Copy out, word for word, the part of the entries below that opens with the line containing "Comparing (x=664, y=630)" and closes with the line containing "9378 millimetres", including both of those lines.

::::::

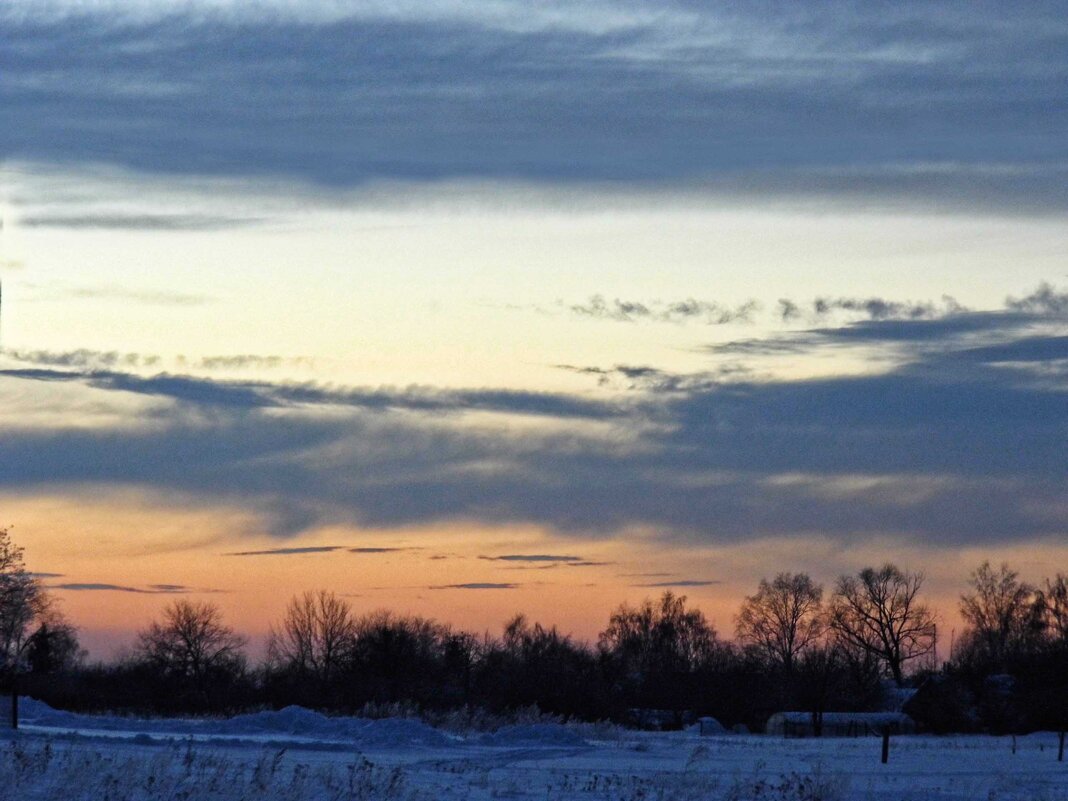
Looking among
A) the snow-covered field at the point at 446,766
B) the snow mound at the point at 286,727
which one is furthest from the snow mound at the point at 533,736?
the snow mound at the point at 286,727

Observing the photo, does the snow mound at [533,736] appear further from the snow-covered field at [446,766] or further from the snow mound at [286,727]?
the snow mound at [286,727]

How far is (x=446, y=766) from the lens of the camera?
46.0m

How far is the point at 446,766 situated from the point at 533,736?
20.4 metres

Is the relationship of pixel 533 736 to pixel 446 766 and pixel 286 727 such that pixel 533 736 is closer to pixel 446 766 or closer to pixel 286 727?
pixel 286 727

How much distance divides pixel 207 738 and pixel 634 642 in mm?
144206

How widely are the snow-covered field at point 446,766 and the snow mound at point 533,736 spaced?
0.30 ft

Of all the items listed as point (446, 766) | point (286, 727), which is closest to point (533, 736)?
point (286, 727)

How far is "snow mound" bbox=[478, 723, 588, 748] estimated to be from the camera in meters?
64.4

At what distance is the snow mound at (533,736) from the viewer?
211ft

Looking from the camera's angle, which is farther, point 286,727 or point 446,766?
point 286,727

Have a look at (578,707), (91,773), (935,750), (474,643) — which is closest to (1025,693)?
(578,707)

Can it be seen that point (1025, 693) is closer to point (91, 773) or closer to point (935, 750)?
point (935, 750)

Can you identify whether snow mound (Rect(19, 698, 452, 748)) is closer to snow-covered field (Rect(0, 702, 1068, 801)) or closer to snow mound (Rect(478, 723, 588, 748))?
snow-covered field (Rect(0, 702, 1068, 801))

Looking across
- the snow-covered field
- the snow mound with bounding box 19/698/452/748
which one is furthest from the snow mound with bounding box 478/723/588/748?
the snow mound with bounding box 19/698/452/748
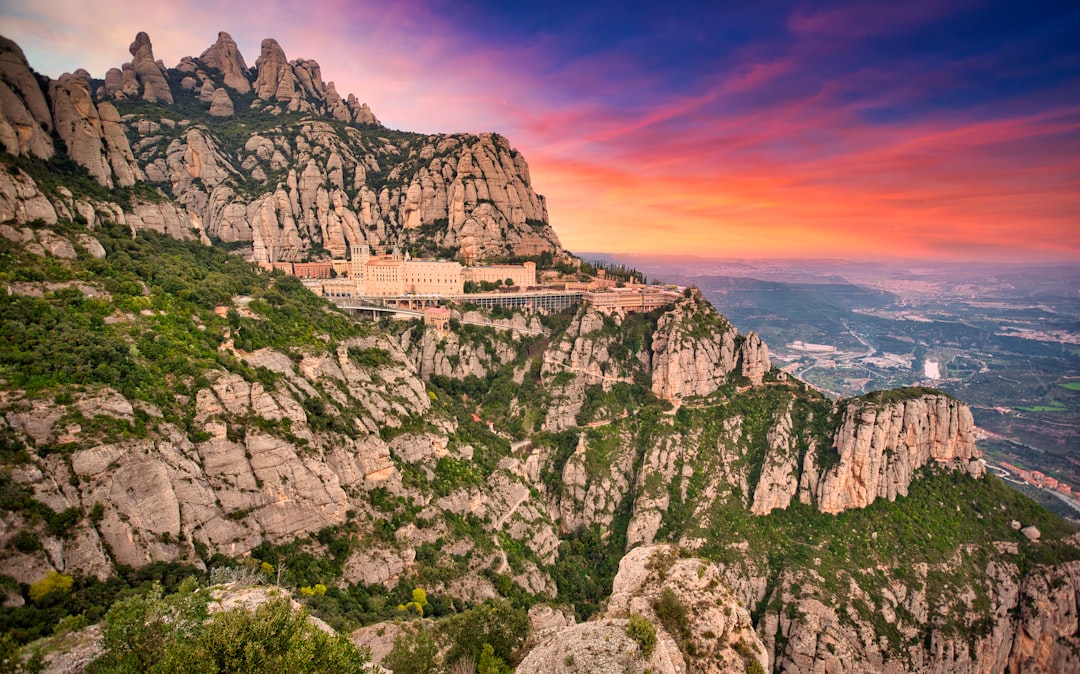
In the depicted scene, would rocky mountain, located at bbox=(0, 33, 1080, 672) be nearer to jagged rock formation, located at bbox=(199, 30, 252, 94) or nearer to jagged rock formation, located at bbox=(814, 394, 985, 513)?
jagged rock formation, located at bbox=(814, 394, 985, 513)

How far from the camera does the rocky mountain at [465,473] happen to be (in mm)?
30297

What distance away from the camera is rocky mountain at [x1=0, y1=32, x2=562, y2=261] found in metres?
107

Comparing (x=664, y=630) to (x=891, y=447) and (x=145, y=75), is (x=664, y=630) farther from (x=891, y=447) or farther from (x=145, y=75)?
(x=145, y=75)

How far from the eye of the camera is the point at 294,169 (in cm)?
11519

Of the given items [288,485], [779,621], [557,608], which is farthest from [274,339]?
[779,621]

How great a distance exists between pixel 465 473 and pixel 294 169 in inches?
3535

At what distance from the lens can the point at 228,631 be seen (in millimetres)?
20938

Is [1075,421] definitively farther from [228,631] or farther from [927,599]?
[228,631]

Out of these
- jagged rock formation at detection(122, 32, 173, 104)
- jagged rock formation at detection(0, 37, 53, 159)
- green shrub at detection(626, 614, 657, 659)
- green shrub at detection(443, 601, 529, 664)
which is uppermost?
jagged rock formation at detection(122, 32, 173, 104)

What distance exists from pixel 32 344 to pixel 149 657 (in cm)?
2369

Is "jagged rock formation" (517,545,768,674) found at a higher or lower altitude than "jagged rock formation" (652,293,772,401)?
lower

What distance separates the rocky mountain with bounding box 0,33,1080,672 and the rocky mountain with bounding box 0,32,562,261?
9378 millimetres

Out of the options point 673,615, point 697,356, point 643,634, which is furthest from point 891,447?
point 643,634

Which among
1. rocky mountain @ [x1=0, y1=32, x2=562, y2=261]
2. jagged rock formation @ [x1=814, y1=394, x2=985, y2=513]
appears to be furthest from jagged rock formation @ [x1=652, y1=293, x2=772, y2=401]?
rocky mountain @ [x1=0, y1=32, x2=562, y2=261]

::::::

### Response for this exercise
Comparing (x=664, y=630) to (x=891, y=447) and (x=145, y=75), is (x=664, y=630) farther from (x=891, y=447) or farther from (x=145, y=75)?
(x=145, y=75)

How far from the eye of the camera is the point at 294,169 (in cm)?
11519

Of the given items [288,485], [779,621], [557,608], which is farthest from [274,339]?
[779,621]

How great a distance exists between pixel 465 473 and pixel 294 169 in inches?
3535

At what distance from the lens can the point at 228,631 be seen (in millimetres)?
20938

Is [1075,421] definitively farther from [228,631] or farther from [927,599]?
[228,631]

Out of these
- jagged rock formation at detection(122, 32, 173, 104)
- jagged rock formation at detection(0, 37, 53, 159)
- green shrub at detection(626, 614, 657, 659)
- green shrub at detection(443, 601, 529, 664)
which is uppermost?
jagged rock formation at detection(122, 32, 173, 104)

What distance exists from pixel 32 344 to pixel 149 657 (in cm)?
2369

Is "jagged rock formation" (517,545,768,674) found at a higher or lower altitude than "jagged rock formation" (652,293,772,401)?
lower

What distance separates the rocky mountain with bounding box 0,33,1080,672 and the rocky mountain with bounding box 0,32,562,261?
9378 millimetres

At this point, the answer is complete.